BEGIN THE DATA

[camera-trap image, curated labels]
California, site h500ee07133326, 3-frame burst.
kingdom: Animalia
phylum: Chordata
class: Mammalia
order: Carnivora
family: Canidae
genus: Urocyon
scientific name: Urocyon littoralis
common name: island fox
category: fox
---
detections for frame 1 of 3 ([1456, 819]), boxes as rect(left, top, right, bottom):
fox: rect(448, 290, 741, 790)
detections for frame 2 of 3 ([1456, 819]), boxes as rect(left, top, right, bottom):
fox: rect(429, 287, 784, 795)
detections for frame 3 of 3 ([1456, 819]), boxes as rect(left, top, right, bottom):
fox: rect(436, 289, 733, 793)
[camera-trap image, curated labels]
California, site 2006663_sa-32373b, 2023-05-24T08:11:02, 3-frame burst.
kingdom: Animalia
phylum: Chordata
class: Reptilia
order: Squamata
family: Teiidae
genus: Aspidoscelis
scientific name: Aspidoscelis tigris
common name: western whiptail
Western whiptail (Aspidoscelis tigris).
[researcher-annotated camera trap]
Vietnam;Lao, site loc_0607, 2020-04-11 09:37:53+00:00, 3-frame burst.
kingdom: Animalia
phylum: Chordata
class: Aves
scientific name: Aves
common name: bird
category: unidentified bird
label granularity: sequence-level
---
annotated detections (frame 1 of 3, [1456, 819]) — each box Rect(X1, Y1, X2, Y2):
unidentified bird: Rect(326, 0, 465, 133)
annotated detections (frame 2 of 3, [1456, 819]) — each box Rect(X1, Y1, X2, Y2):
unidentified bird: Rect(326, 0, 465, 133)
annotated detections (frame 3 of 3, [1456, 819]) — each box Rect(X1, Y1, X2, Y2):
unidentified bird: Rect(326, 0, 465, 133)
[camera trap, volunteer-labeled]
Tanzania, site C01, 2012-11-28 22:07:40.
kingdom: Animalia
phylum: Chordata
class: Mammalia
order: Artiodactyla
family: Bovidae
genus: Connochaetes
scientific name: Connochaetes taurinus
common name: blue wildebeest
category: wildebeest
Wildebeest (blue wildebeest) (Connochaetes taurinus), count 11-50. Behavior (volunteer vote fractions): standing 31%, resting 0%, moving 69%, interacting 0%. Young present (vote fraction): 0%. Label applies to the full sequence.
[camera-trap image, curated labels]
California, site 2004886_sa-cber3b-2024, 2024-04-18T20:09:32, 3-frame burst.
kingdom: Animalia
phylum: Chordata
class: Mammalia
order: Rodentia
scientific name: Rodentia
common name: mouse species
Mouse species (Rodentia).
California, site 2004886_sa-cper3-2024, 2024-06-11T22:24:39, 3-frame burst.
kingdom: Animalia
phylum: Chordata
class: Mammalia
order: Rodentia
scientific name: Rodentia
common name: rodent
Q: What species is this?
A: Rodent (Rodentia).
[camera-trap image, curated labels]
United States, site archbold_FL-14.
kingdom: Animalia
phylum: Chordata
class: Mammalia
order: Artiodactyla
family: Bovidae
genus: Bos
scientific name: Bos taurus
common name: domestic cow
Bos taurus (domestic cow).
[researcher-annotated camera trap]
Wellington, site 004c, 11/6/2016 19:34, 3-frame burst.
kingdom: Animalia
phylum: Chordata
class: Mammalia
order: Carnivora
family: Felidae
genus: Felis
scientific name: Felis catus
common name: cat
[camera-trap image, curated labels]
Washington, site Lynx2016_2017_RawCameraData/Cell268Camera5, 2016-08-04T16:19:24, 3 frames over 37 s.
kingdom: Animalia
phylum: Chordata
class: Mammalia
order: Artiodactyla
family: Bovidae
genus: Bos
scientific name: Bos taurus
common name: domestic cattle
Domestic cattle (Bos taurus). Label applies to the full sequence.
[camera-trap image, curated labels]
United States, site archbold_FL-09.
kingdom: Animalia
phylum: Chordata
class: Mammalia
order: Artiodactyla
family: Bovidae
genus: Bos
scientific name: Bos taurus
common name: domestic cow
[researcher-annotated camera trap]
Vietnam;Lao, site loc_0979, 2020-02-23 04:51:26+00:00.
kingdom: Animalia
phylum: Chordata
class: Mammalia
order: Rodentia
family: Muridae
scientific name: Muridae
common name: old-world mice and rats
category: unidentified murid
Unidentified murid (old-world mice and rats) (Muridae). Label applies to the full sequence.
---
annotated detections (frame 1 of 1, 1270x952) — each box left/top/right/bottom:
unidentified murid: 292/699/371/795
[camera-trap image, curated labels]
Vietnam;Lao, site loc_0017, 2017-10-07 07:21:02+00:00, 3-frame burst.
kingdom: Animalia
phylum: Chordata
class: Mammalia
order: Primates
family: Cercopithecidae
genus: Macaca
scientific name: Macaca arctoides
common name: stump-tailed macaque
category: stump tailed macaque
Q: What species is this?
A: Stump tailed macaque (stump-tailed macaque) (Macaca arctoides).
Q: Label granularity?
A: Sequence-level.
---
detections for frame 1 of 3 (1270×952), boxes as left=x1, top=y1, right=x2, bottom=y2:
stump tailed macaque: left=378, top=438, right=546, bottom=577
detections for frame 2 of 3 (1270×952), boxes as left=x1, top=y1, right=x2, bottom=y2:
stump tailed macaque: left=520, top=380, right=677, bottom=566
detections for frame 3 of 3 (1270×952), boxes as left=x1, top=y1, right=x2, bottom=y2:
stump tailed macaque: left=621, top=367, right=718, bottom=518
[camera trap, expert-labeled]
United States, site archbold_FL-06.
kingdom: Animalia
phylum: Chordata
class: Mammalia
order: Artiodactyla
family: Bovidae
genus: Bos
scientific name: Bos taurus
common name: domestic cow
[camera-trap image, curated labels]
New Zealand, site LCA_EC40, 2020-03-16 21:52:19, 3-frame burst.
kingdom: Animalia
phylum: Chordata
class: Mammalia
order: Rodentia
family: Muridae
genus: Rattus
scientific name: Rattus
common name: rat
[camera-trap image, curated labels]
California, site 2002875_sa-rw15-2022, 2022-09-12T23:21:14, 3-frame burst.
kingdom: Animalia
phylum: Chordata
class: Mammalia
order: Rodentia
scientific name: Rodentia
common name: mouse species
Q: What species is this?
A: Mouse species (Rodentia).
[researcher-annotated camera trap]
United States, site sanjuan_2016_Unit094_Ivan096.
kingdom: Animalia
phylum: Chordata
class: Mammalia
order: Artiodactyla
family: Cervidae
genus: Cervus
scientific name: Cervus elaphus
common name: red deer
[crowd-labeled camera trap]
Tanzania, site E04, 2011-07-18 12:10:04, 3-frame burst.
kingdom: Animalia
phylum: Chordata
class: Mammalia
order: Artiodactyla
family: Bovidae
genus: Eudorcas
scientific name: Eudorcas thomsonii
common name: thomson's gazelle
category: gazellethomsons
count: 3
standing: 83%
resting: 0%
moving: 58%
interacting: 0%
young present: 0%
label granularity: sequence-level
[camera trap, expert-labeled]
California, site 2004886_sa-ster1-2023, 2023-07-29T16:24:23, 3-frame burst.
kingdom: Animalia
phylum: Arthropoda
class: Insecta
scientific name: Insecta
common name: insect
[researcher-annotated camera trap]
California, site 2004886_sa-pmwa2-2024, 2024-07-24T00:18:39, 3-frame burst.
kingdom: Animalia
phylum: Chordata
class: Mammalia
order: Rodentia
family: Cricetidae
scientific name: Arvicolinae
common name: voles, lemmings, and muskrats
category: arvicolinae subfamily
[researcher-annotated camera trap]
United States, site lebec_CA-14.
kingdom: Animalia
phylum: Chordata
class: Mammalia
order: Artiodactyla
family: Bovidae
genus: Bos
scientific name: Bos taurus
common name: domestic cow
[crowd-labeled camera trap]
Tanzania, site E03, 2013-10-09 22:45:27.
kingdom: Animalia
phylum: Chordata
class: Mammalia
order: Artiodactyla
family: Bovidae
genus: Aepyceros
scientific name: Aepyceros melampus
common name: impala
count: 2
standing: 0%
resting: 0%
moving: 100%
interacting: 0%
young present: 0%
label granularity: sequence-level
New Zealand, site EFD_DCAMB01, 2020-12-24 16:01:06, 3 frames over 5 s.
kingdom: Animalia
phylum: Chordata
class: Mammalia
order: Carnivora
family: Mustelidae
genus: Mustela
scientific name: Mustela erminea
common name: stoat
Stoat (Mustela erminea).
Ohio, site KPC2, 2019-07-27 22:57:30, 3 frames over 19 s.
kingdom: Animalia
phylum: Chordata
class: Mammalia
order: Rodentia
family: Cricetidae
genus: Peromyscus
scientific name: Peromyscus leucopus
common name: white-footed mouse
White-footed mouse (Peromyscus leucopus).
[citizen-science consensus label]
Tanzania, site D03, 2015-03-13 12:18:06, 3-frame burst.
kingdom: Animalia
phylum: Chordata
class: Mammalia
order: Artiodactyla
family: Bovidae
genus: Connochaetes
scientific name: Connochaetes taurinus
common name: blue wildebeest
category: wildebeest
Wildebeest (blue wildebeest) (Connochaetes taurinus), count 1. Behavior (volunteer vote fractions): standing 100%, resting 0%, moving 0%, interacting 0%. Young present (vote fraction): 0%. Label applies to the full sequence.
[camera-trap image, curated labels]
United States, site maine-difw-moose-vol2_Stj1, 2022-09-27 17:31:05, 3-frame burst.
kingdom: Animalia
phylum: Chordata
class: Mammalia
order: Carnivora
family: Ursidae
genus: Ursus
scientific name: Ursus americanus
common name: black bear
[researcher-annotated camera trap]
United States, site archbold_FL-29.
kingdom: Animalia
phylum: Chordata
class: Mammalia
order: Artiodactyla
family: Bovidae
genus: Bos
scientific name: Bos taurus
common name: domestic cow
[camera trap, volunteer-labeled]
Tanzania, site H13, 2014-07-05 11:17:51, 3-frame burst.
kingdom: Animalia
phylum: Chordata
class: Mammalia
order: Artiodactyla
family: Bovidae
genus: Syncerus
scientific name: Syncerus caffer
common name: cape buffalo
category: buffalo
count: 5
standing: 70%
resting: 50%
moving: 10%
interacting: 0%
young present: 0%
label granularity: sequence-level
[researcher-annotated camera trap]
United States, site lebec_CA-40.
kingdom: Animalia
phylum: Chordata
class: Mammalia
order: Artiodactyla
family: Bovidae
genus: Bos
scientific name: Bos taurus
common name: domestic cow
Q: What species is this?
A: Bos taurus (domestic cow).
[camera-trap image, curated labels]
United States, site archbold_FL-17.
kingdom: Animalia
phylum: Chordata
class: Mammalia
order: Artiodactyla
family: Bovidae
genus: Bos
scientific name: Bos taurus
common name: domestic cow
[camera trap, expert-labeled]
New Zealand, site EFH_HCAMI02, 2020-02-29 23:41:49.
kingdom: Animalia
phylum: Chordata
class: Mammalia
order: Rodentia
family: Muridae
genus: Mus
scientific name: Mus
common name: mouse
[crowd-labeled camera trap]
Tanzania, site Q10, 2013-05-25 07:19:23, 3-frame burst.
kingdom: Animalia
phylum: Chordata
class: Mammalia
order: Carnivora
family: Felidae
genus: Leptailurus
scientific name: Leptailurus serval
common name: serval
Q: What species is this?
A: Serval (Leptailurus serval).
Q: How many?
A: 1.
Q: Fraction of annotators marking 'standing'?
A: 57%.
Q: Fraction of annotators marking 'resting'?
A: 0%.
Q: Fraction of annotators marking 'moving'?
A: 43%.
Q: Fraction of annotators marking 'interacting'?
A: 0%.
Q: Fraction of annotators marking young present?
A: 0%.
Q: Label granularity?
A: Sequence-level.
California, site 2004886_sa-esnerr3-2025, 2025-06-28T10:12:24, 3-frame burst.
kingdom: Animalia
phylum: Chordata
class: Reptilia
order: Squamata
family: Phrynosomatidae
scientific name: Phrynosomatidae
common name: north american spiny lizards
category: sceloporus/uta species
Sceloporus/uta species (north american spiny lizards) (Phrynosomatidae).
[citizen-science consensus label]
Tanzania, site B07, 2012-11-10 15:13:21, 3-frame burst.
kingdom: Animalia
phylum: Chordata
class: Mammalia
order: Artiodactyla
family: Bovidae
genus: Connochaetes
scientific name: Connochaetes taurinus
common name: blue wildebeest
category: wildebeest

END THE DATA

_WHAT YOU SHOULD DO_
In how many lines of the entries does "annotators" appear? Reply with only the number.

_TASK SOLUTION_
5